Cuando uno tiene la ventaja de comparar aspectos de la vida en diferentes épocas de nuestro devenir histórico, no puede evitar preguntarse hasta que punto perdemos en el camino esos pequeños placeres que nos hacen la vida tan deliciosa y atractiva, en aras de un progreso totalmente rendido ya al consumismo masivo y descontrolado.
Uno de esos aspectos es el sabor y el olor de los alimentos. Analicemos, por ejemplo, las frutas:
Hasta no hace muchas décadas, las frutas que llegaban al consumidor de las ciudades habían madurado a su debido tiempo, se habían embriagado del calor solar y de los aires sanos de campo.
Cada época daba, muy inteligentemente, sus frutos: en invierno los que son ricos en vitamina C y jugosos para prevenir catarros, en verano fruta dulce y con mucho agua, para sofocar los calores estivales….
Cada estación cambiaba el aspecto y el surtido de las fruterías y se consumían con deleite los primeros productos de temporada….
¡Créanme! Era un auténtico y voluptuoso placer tomar, por ejemplo, una ciruela madura, con la piel teñida por el sol en infinitas tonalidades de ocres, amarillos y dorados que a duras penas podía contener una pulpa almibarada, con un olor a verano, a calor, a deleite puro, y reventarla en la boca, dejando escapar todo ese caleidoscopio de sabores, sensaciones y olores…, o por ejemplo, las carnosas, picaronas y tentadoras cerezas en su envoltura carmesí, los tersos ,…Y ¿Qué me dicen de los higos? ¡Que aroma tan mediterráneo! ¡Tan nuestro!
No es casualidad que muchos placeres puramente carnales se asocien a determinadas frutas….
Quien haya disfrutado de esas sensaciones no las olvida. Dos de los sentidos que más impactan en nuestra memoria son el olfato y el gusto. Por eso actualmente mucha gente paga precios astronómicos por fruta de calidad.
Se paga por volver a experimentar esas placenteras sensaciones que nos devuelven a nuestra feliz y despreocupada infancia, donde todo era más racional y más a la medida del ser humano.
Pues bien… ¡Todo esto se acabó! Da igual la fruta que uno coma actualmente, porque toda sabe igual. ¡No me extraña! Se las deja madurar en cámaras. La cuestión es que si la gente quiere cerezas en pleno mes de enero ¡Pues se les dan cerezas!, que por lo visto las traen de climas más cálidos donde se han recogido aún verdes para que aguanten el largo viaje hasta nuestros mercados, viaje durante el cual irán madurando por puro tedio, a su libre albedrío y no quiera ustedes saber al calor de que fuente.

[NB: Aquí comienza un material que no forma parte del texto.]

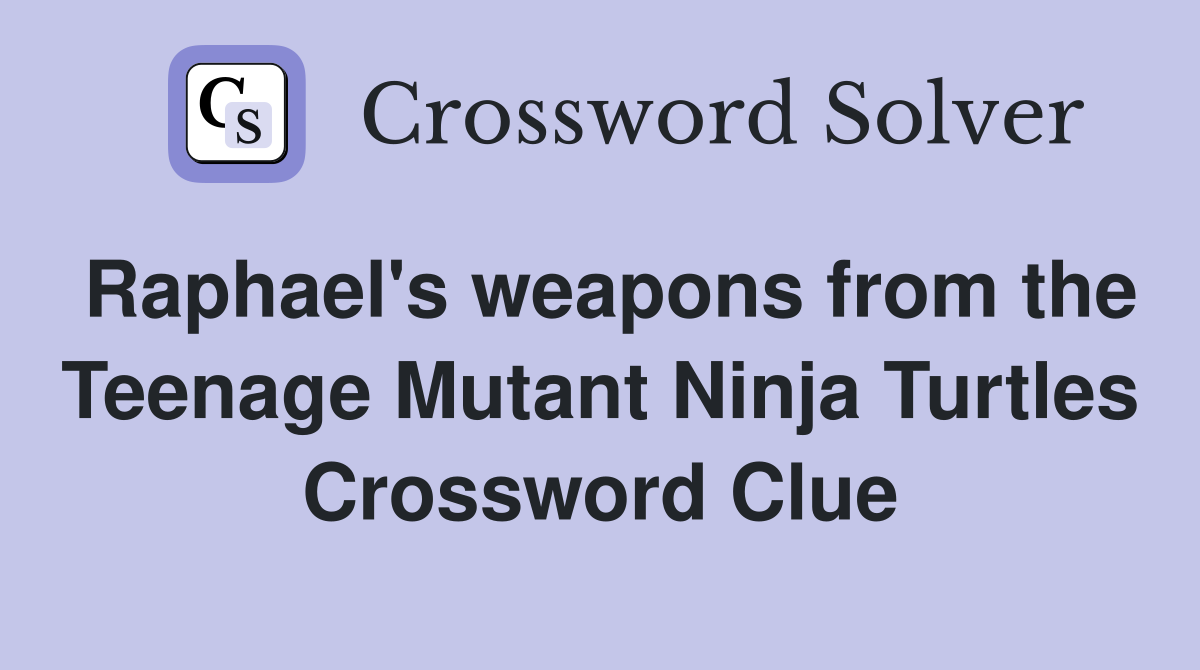 Raphael's weapons from the Teenage Mutant Ninja Turtles Crossword Clue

Déjelas en una fuente con toda tranquilidad, porque ni los gusanos las quieren. Sólo el “bípedo racional” es capaz de ingerir estropajo con la ilusión de comer fruta jugosa.
Ahora bien, ¿Que usted, todo un sibarita, quiere cerezas en enero pero con el sabor que tienen al ser recogidas en su punto de maduración? ¡Pues eso se paga! Porque esas cerezas viajan en “Bussiness Express”
Y la cosa no queda ahí… hay que darle al consumidor “sopas con ondas”… lo que se nos ocurra y cuanto más antinatural, ¡mejor! Nos hemos convertido en pequeños pseudo dioses que cambian las cualidades de los productos naturales a nuestro antojo. ¿Cómo explicar, si no el incremento en alergias y demás anomalías que padecemos?
Estimados amigos, no estoy en contra del progreso ¡Dios me libre!, pero reflexionemos si realmente nos compensa, en algunos casos como el del presente artículo, perder esos placeres por un consumismo tan opresivo y desmesurado.